La face moderne de Madaba, située à quelques 30kms au sud d’Amman, cache le fait que c’est le site d’un peuplement très ancient qui occupait un tell (une butte artificielle) qui s’élève au-dessus des plaines fertiles.

Mentionnée dans la Bible sous le nom de Medeba dans le récit de Moïse et de l’Exode (Num. 21:30; Josh. 13:9), Madaba était une ville Moabite près de la frontière d’Ammon qui changeat de mains à plusieurs reprises lorsqu’elle fut capturée par les Amorites ou les Israélites. C’est l’une des villes citées sur la stèle de Mesha, ou la pierre moabite, qui contait les exploits de Mesha, roi de Moab au milieu du IXème siècle avant JC. On y parle de sa capture de Madaba (ainsi que d’autres lieux) aux mains des Israélites et de sa reconstruction. Plus tard, Madaba fit partie du royaume nabatéen et, après l’annexion romaine de 106, c’était une ville de province en plein essor dans la Province d’Arabie, ornée de beaux édifices, de temples et de rues à colonnades.

Le christianisme prit fermement racine à Madaba, qui devint un siège épiscopal. En 451, son évêque prit part au Concile Œcuménique de l’église à Chalcédoine. Durant cette période, et particulièrement au VIème siècle, Mabada était le centre d’une école de mosaïque, ce qui explique le grand nombre de mosaïques qui ornaient les églises, les édifices publics et privés. Bien que les modèles viennent de Constantinople, la qualité de l’exécution des mosaïques dans la région est un talent des artisans de Madaba.

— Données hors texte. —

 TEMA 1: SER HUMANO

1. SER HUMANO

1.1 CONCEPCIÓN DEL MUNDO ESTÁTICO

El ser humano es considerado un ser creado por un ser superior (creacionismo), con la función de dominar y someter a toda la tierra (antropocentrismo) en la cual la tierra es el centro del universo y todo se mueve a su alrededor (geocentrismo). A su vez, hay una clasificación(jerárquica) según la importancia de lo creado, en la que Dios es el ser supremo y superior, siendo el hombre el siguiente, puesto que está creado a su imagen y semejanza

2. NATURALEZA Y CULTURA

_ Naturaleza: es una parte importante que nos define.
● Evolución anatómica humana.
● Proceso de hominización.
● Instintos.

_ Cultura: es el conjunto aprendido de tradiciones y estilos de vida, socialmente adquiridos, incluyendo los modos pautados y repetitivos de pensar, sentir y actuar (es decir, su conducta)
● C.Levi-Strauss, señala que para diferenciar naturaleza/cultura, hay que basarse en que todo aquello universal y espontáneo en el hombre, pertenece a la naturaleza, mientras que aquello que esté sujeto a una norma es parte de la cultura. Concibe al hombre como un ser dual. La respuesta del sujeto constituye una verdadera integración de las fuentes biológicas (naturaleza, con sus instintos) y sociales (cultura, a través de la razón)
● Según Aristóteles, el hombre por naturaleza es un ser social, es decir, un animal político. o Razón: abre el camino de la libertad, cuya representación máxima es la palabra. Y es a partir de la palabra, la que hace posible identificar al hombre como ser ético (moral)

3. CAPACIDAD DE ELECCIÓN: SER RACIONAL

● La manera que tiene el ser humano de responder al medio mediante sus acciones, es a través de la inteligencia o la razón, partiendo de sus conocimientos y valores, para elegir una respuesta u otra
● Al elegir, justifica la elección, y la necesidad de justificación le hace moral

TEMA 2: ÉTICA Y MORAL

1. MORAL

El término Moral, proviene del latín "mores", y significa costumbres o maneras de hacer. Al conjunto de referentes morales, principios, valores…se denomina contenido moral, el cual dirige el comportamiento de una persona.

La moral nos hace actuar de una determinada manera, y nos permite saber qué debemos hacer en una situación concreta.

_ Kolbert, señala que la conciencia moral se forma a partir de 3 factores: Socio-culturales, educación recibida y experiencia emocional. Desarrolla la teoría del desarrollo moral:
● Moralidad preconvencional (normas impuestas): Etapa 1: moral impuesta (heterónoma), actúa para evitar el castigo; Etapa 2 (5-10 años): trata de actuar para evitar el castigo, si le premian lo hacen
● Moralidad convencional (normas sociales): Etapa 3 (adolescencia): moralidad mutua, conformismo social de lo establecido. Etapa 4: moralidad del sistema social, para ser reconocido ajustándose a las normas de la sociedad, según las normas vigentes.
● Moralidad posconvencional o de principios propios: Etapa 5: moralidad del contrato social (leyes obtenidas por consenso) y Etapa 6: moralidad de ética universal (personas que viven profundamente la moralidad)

Madaba est restée prospère sous les Omeyyades, et les Chrétiens continuaient de se recueillir dans leurs églises. Le déclin est apparu après le grand tremblement de terre de 749 et la défaite des Omeyyades l’année suivante. A partir de la période mamelouke, la ville fut abandonnée pendant plusieurs siècles. Plusieurs voyageurs européens du XIXème siècle en parlent comme d’un champ de ruines entouré de plaines fertiles dont certaines parties étaient cultivées par les bédouins de la tribu de Bani Sakhr.

Elle demeura ainsi jusqu’en 1881 lorsque trois tribus chrétiennes qui avaient quitté Karak après une dispute avec les autres tribus, s’installa parmi les ruines. Leur culture des terres environnantes créa d’inévitables tensions avec les Bani Sakhr qui réclamèrent leur part de récoltes. Mais avec l’aide des églises grecques orthodoxes et catholiques, ainsi que les autorités ottomanes, et dans certains cas avec des compensations payées aux bédouins, les colons purent bientôt cultiver le blé et l’orge, faire paître les troupeaux de moutons et de chèvres et vivre en paix avec leurs voisins. La population est maintenant un mélange de Chrétiens et de Musulmans.

Ce sont ces 1881 colons qui ont, au cours de la construction du nouveau village parmi les ruines antiques, découvert les mosaïques enfouies sous les décombres et qui les ont incorporées dans leurs nouvelles maisons et les églises. La plus célèbre est la carte unique (mais maintenant partielle) de la Terre-Sainte dans l’église grecque orthodoxe de Saint-Georges.